[Home]

Summary:ASTERISK-09383: Race condition leading to crash in chan_iax2
Reporter:mihai (mihai)Labels:
Date Opened:2007-05-04 11:05:09Date Closed:2007-07-11 19:59:10
Priority:CriticalRegression?No
Status:Closed/CompleteComponents:Core/General
Versions:Frequency of
Occurrence
Related
Issues:
Environment:Attachments:( 0) 06asterisk-1.4-chan_iax-crash.patch
Description:We have experienced a series of random crashes on our production systems, especially when operating under load or under poor network conditions. By investigating the core dumps, we found that all crashes were caused by a segfault in chan_iax2.c, in function __attempt_transmit(), line 1845 (official asterisk-1.4.4 tarball). The relevant code looks like this:

/* Hangup the fd */
fr.frametype = AST_FRAME_CONTROL;
fr.subclass = AST_CONTROL_HANGUP;
iax2_queue_frame(callno, &fr);
/* Remember, owner could disappear */
if (iaxs[callno]->owner)
iaxs[callno]->owner->hangupcause = AST_CAUSE_DESTINATION_OUT_OF_ORDER;

This code is supposed to be executed with the call mutex locked (iaxsl[callno]).  However, you will notice that two lines before the if, there's a call to iax2_queue_frame().  This function will release the lock for a short period of time in an attempt to prevent a deadlock.  If another thread grabs the lock, it can call iax2_destroy, thus NULLing the entry in the iaxs array.

There are several other areas in the code where iax2_queue_frame() is called which are also potential crash spots - however, for some reason, all our crashes happened in only one place, as described above.

We have a patch that attempts to fix this hole as well as several others.  I am not sure that it is the correct way of fixing the problem since it addresses the effects and not the cause.  Will post it after we test it a little bit.

****** ADDITIONAL INFORMATION ******

This problem is still present in trunk, as of revision 63045.
Comments:By: mihai (mihai) 2007-05-14 15:17:37

Added a patch that fixes our crashes. The patch was diffed against 1.4.2 but still applies to 1.4.4.  It seems to apply to trunk as well, but I have not done any functional tests whatsoever with that.
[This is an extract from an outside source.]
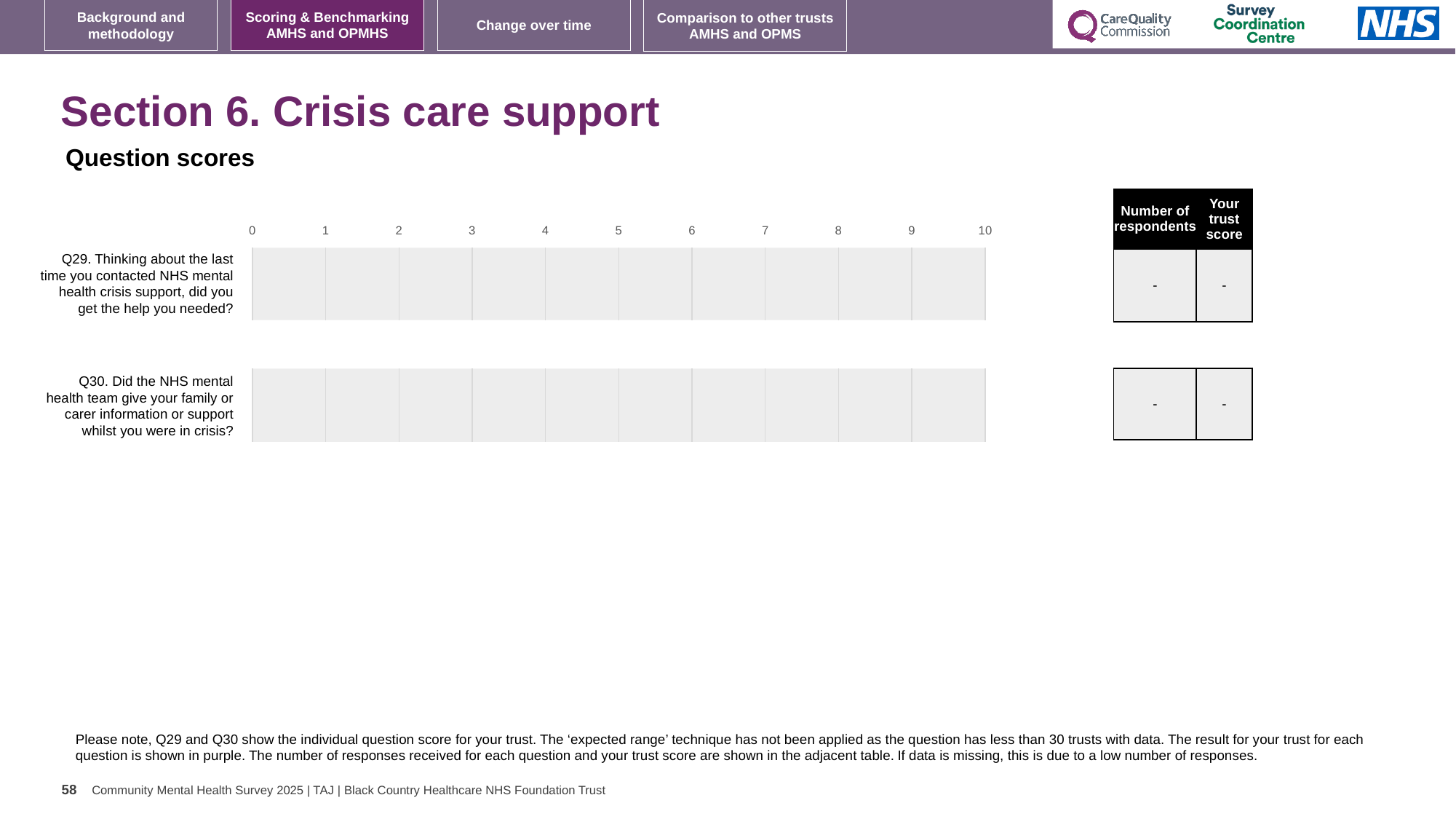
How many questions (categories) are listed on the chart? 2 What is shown in the 'Number of respondents' column for Q29 in the adjacent table? - Which question number is listed second on the chart? Q30 Are any bar values plotted for Q29 or Q30 on the chart? No Which question number is listed first (at the top) on the chart? Q29 What is the highest value shown on the chart's horizontal axis? 10 What kind of chart is shown on the slide? bar chart What is shown in the 'Your trust score' column for Q30 in the adjacent table? - What is the lowest value shown on the chart's horizontal axis? 0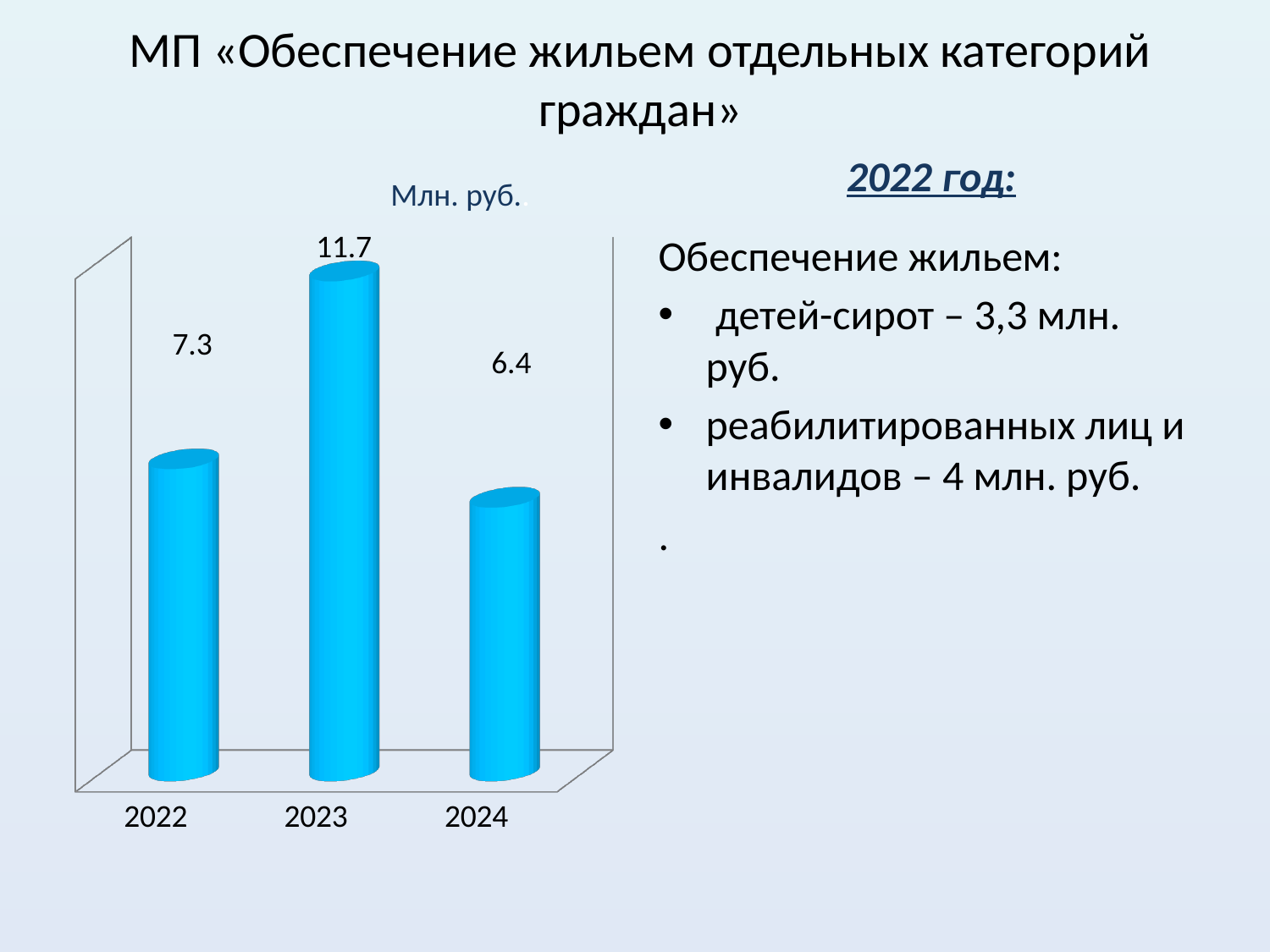
What is the difference between the values for 2022 and 2024? 0.9 What is the value for 2022? 7.3 Does the value rise or fall from 2023 to 2024? fall Which is larger, the value for 2022 or the value for 2024? 2022 What kind of chart is shown on the slide? bar chart Which year has the lowest value? 2024 What unit is shown above the chart? Млн. руб. What is the difference between the values for 2023 and 2022? 4.4 What is the value for 2024? 6.4 What is the value for 2023? 11.7 How many years are shown on the x axis? 3 Which year has the highest value? 2023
I am pretty sure that there are other crash spots in chan_iax2.c but it seems that for now this patch solves our problem

Could somebody please update the title to [patch]...?

By: Steve Davies . (stevedavies) 2007-05-19 01:47:34

hi mihai,

I applied to trunk & running on a production box.  I'll report back.

Steve

By: Russell Bryant (russell) 2007-06-04 18:34:05

I have addressed the code you fixed in your patch, plus some more places, in both 1.4 and trunk in revisions 67158 and 67160.  Thanks!